Das erklärte Ziel von Aura Lolita Chávez ist es, illegalen Abholzungen in ihrer Region ein Ende zu bereiten. Dafür geht sie verschiedene Wege: Einerseits sucht sie den Dialog mit den lokalen Behörden, andererseits geht sie auch aktiv gegen die Abholzung vor. Bild: Francisco Hernando Vanegas Toro

In Guatemala bekommt Aura Lolita Chávez Morddrohungen, weil sie sich gegen Abholzung einsetzt

„Die Mutter Erde hat keinen Preis, sie muss verteidigt werden.“ Für Aura Lolita Chávez, eine namhafte guatemaltekische Menschenrechtsverteidigerin vom indigenen Volk der Maya, sind diese Worte mehr als eine Botschaft, die man anderen mitteilt. Für sie sind sie ihr Lebensinhalt. Als Sprecherin des Rates des Volkes Quiché für die Verteidigung des Lebens, der Mutter Erde, des Landes und des Territoriums (CPK) kämpft sie mit anderen Aktivistinnen des Rats jeden Tag darum, ihr Volk, ihre Heimat und damit die Umwelt zu schützen. Denn auf dem Land indigener Völker in Guatemala finden immer wieder unkontrolliert und oft ohne offizielle Erlaubnis Abholzungen statt, tausende Bäume sind bereits verschwunden.
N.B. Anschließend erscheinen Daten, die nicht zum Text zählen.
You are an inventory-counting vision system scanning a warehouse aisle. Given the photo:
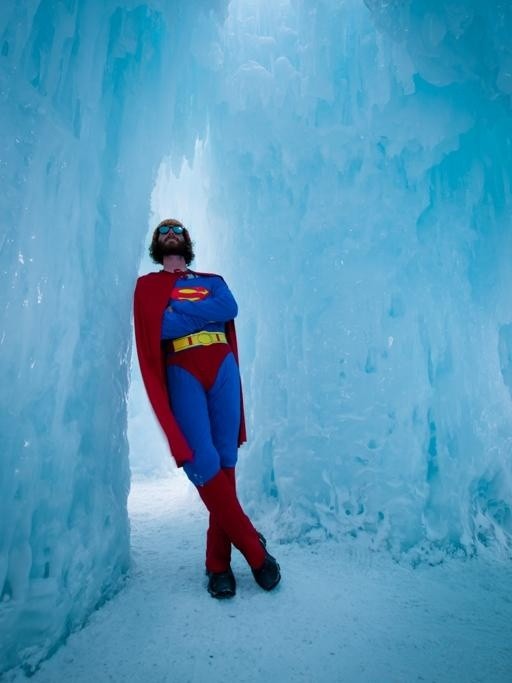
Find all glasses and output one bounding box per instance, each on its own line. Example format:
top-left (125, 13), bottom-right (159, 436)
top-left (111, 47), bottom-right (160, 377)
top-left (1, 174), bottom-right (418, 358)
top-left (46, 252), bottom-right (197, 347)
top-left (158, 225), bottom-right (183, 235)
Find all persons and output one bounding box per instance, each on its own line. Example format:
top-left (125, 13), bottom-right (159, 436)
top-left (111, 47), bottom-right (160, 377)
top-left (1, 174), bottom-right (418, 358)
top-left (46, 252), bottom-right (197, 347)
top-left (134, 220), bottom-right (281, 598)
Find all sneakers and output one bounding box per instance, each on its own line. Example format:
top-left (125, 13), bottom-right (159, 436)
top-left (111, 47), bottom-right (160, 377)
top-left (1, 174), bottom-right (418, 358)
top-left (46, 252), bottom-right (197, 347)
top-left (252, 532), bottom-right (280, 591)
top-left (206, 568), bottom-right (235, 599)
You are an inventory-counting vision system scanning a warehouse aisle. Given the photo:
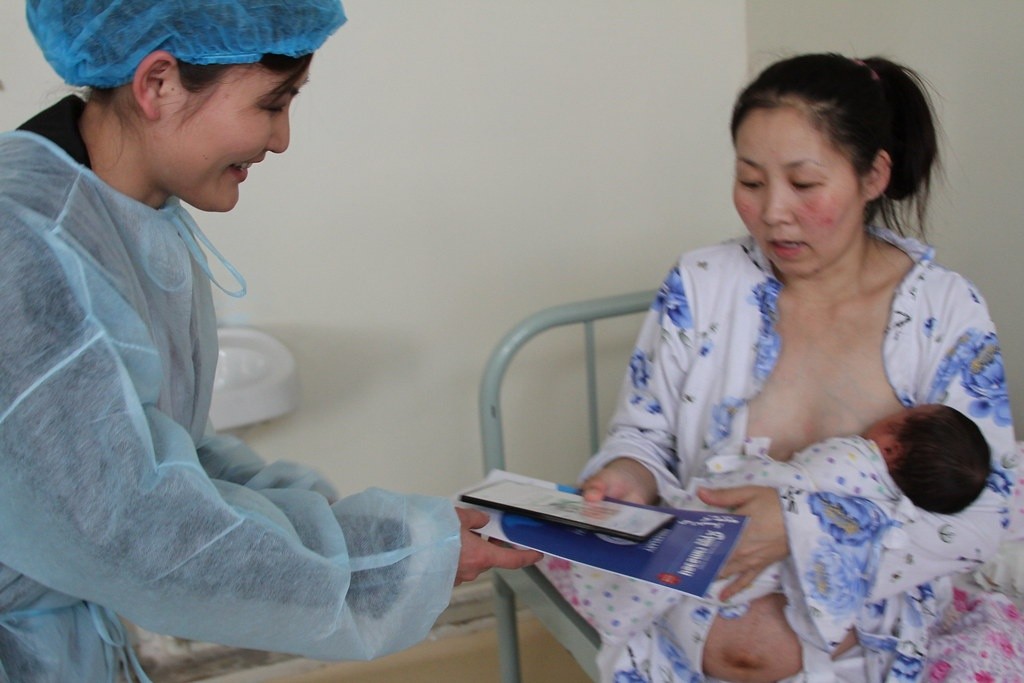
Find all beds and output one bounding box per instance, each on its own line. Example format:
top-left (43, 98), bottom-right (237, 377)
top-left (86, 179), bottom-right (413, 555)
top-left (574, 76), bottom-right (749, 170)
top-left (475, 287), bottom-right (1024, 683)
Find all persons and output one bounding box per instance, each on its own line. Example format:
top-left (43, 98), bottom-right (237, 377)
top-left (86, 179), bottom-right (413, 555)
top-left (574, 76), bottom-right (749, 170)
top-left (576, 51), bottom-right (1024, 683)
top-left (0, 1), bottom-right (547, 683)
top-left (664, 402), bottom-right (993, 605)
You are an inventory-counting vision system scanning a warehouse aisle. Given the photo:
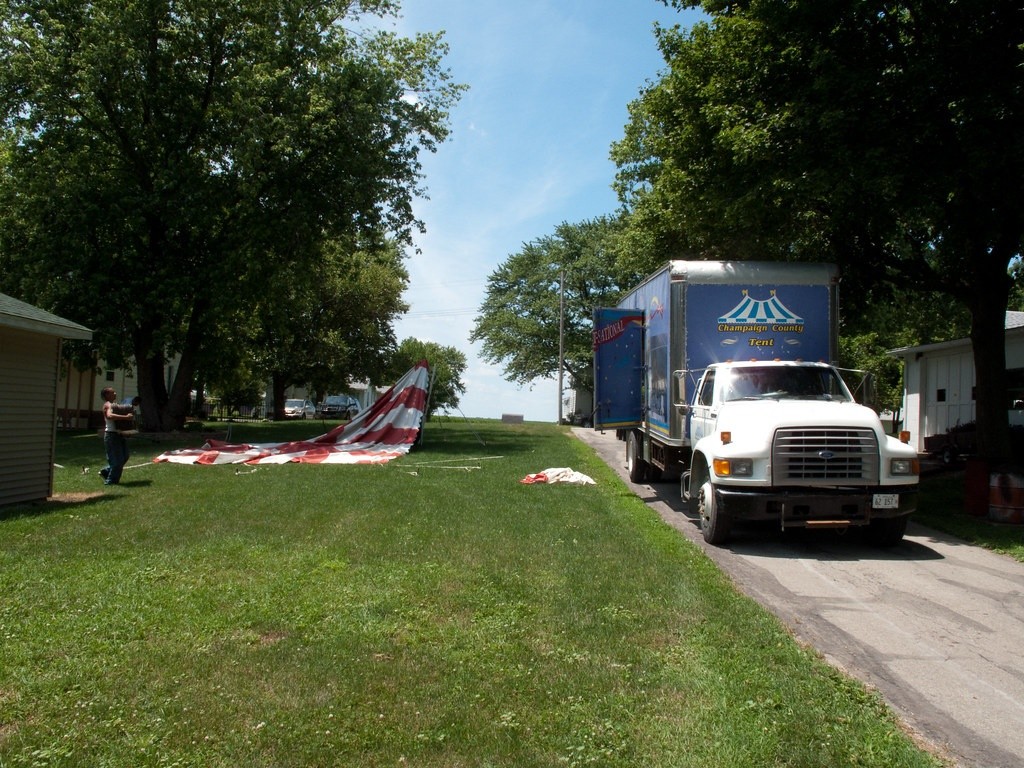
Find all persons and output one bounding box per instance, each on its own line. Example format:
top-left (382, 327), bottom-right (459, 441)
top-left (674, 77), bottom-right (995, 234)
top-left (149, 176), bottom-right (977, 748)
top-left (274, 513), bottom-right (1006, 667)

Das erklärte Ziel von Aura Lolita ist es, diesen illegalen Abholzungen ein Ende zu bereiten. Dafür geht sie verschiedene Wege: Einerseits suchen sie und CPK den Dialog mit den lokalen Behörden, andererseits gehen sie auch aktiv gegen die Abholzung vor. Auf der Straße, wo tagtäglich LKW mit abgeholzten Baustämmen den Wald verlassen, halten Aura Lolita und ihre Mitstreiterinnen eben jene Transporter auf friedliche Weise an und überprüfen die Papiere der Fahrer auf Richtigkeit und Gültigkeit, schauen, ob die Lizenz fürs Abholzen nicht schon mehrmals verwendet wurde oder ob sich mehr Holz auf dem Lkw befindet als erlaubt.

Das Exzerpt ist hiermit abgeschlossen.